Por eso el kilometraje no debería ser la única referencia a la hora de cambiarla. Roberto Casas, mecánico especializado, recomienda cambiar la correa “cada 60.000 kilómetros o cinco años como máximo”, pero pone el foco en el tiempo que lleva instalada: aunque un coche apenas haya salido del garaje, también puede necesitarlo, ya que los materiales de la correa envejecen con el tiempo.

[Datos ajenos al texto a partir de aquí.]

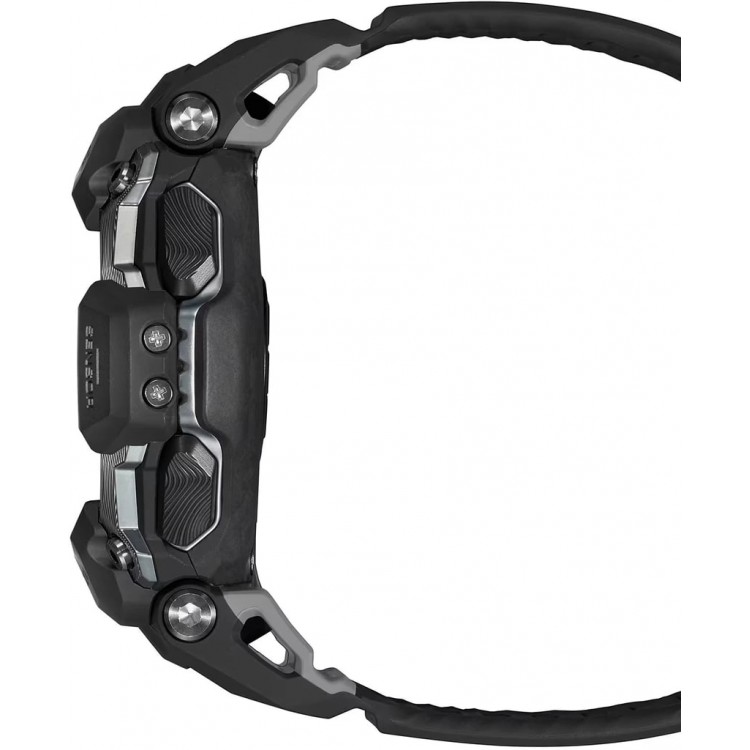 Ceas Barbati, Casio G-Shock, G-Squad Bluetooth GBD-H2000-1AER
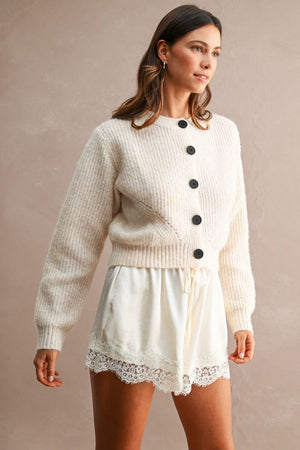 GIGI CARDIGAN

La correa que mantiene el motor perfectamente sincronizado
La correa combina materiales como caucho y nylon y trabaja constantemente sobre las poleas del sistema, por lo que con el paso de los años, puede perder propiedades, deteriorarse o incluso arrancar dientes. Casas recomienda “prestar especial atención entre el cuarto y quinto año” y recuerda que algunos síntomas, “como un crujido”, pueden indicar que algo no marcha bien.

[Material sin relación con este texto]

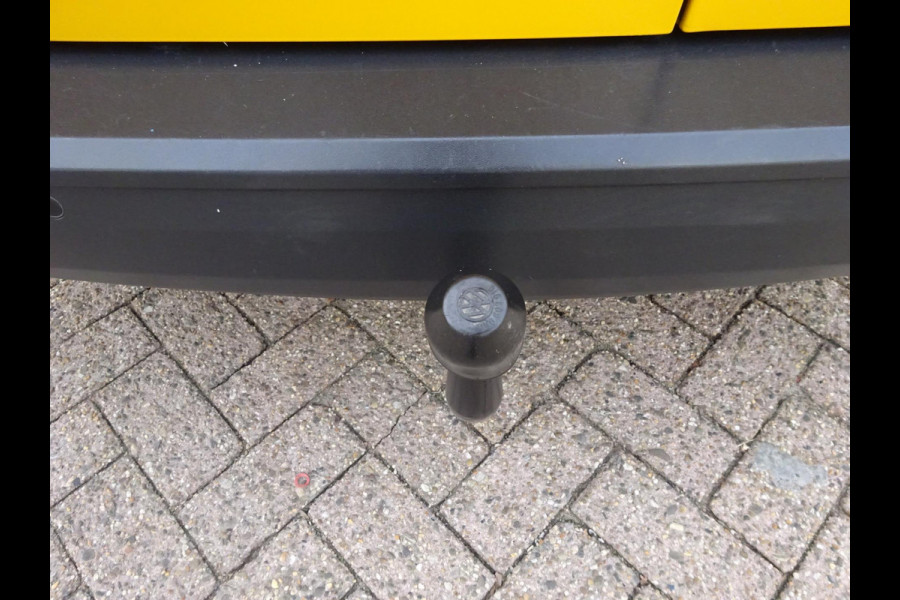 Volkswagen Caddy Cargo Maxi 2.0 TDI Comfort AIRCO CRUISE CONTROL L2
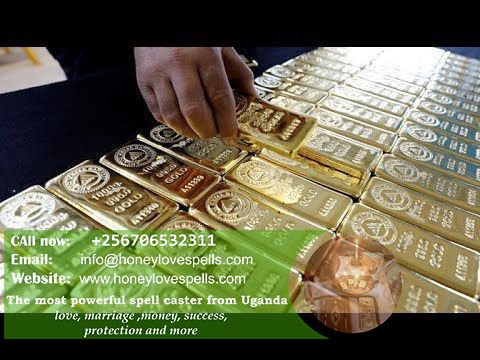 You are currently viewing Buy Gold From Uganda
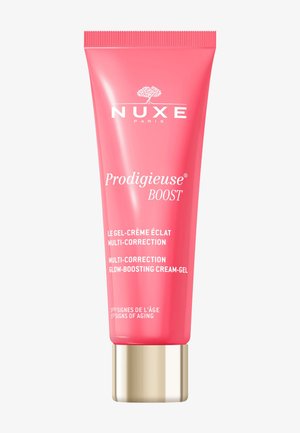 NUXE CRÈME PRODIGIEUSE BOOST CRÈME GEL PN - Gel idratante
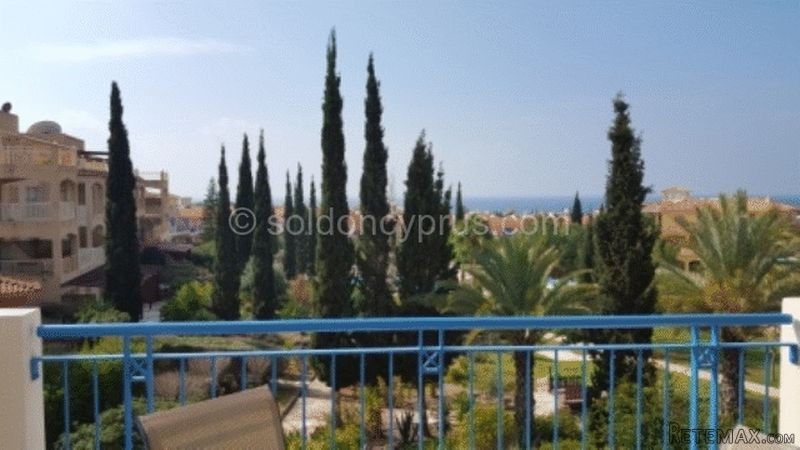 2 Bedrooms - Apartment - Paphos - For.. - 2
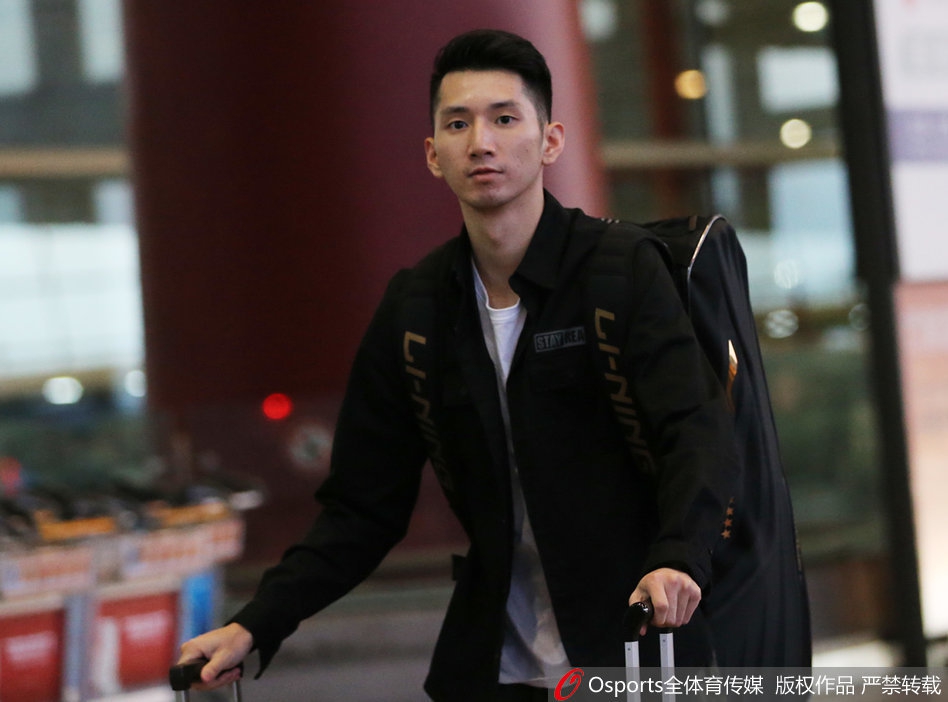 国羽出征日本公开赛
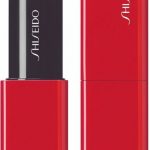 SHISEIDO - Technosatin Gel Lipstick - 413 Main Frame - 3.3 gr - lipstick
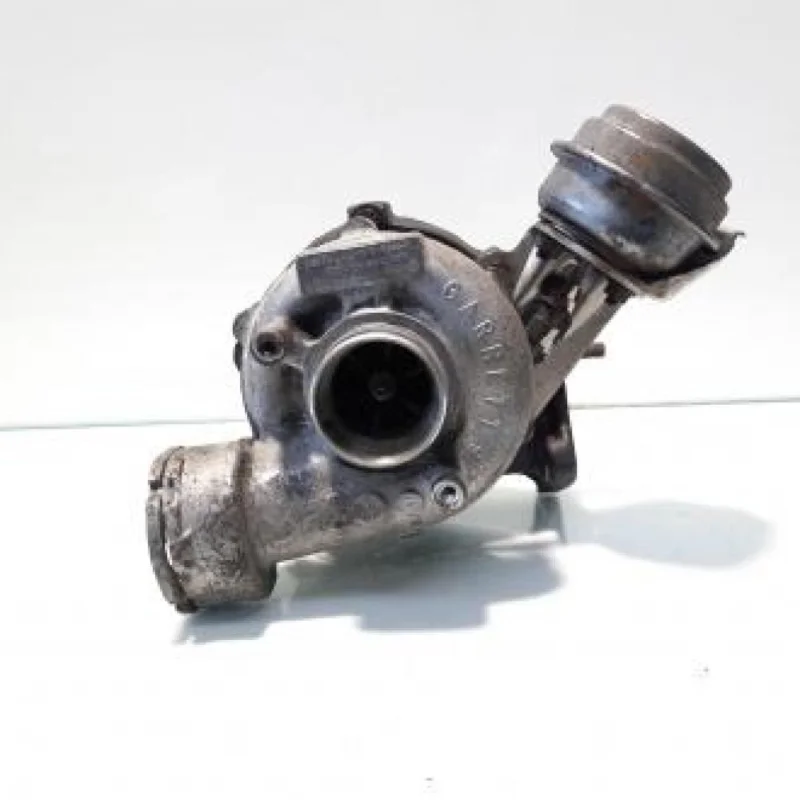 Turbosuflanta, Audi A6 (4B2, C5) 1.9 tdi, 038145702G (pr:477125) Livrare rapidă
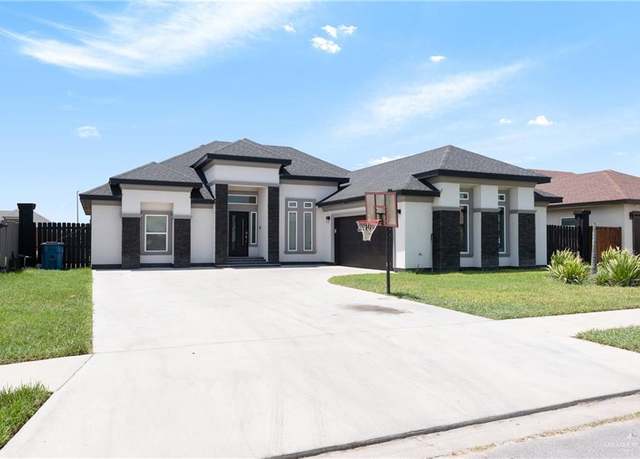 Property at 9129 Lake Charles Dr, Los Fresnos, TX 78566, 3 beds, 2.5 baths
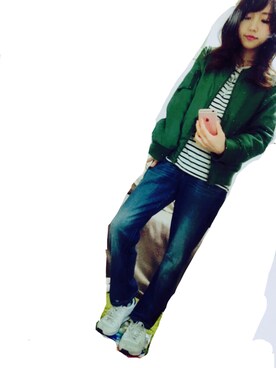 momokoさんのコーディネート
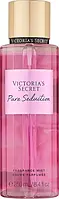 Парфумований спрей для тіла Victoria's Secret Pure Seduction Body Mist Червона слива та фрезія 250 мл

De todas formas, el intervalo de 60.000 km o cinco años no debe aplicarse automáticamente a todos los coches: el propio mecánico insiste en consultar las especificaciones del fabricante, porque cada motor tiene su programa de mantenimiento. El mayor peligro no es la rotura de la correa en sí, sino en lo que ocurre después: el árbol de levas deja de girar, mientras que el cigüeñal y los pistones pueden continuar moviéndose.
En muchos motores, un pistón puede encontrarse entonces con una válvula que ha quedado abierta y golpearla y el resultado puede ser una cadena de daños que afecte a válvulas, pistones, bielas, juntas y otros elementos internos, hasta llegar incluso a hacer necesario sustituir el motor completo.

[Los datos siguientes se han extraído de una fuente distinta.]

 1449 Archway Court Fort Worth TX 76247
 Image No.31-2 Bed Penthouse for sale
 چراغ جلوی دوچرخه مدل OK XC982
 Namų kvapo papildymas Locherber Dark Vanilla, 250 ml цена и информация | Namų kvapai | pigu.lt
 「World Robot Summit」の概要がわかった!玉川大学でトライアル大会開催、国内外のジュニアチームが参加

Conviene tener en cuenta que, cuando cambiamos la correa, tensores, rodillos y poleas forman parte del mismo sistema y su estado debe comprobarse durante la operación. Si alguno está desgastado, puede provocar un problema con la correa recién instalada. También conviene revisar la bomba de agua en aquellos motores en los que recibe movimiento de la distribución: si tiene holgura, pérdidas o desgaste, sustituirla aprovechando que el sistema ya está desmontado puede evitar tener que repetir buena parte del trabajo.
La alternativa a la correa es la cadena de distribución, fabricada con eslabones metálicos y generalmente más resistente al paso del tiempo. Eso no significa que una cadena sea eterna: también tiene tensores, guías y otros componentes sometidos a desgaste. En ambos sistemas, el mantenimiento que establece el fabricante sigue siendo la referencia principal.
El kilometraje bajo no significa que se pueda aplazar el cambio
Casas recuerda que el caso más fácil de olvidar es el del coche que apenas se utiliza. Este puede tener apenas 20.000, 30.000 kilómetros (o incluso menos) y conservar todavía su primera correa de distribución, pero el paso del tiempo sigue afectando a sus materiales. Por eso existen intervalos que combinan kilómetros y años: cuando se alcanza cualquiera de los dos límites establecidos para ese motor, toca realizar el mantenimiento.
Por todo ello conviene tener mucho cuidado al comprar un coche de segunda mano, sin tener documentación sobre el último cambio de distribución. Si no existe un registro fiable de cuándo se sustituyó la correa, no hay una forma sencilla de saber cuánto tiempo de vida le queda.
En ese caso, comprobar el historial y seguir las indicaciones del fabricante permite evitar que una pieza relativamente pequeña termine provocando una de las averías más caras que puede sufrir un motor. La cifra que da Casas sirve como referencia, pero la regla definitiva está en el manual del coche: la correa de distribución tiene fecha de caducidad aunque el cuentakilómetros diga lo contrario.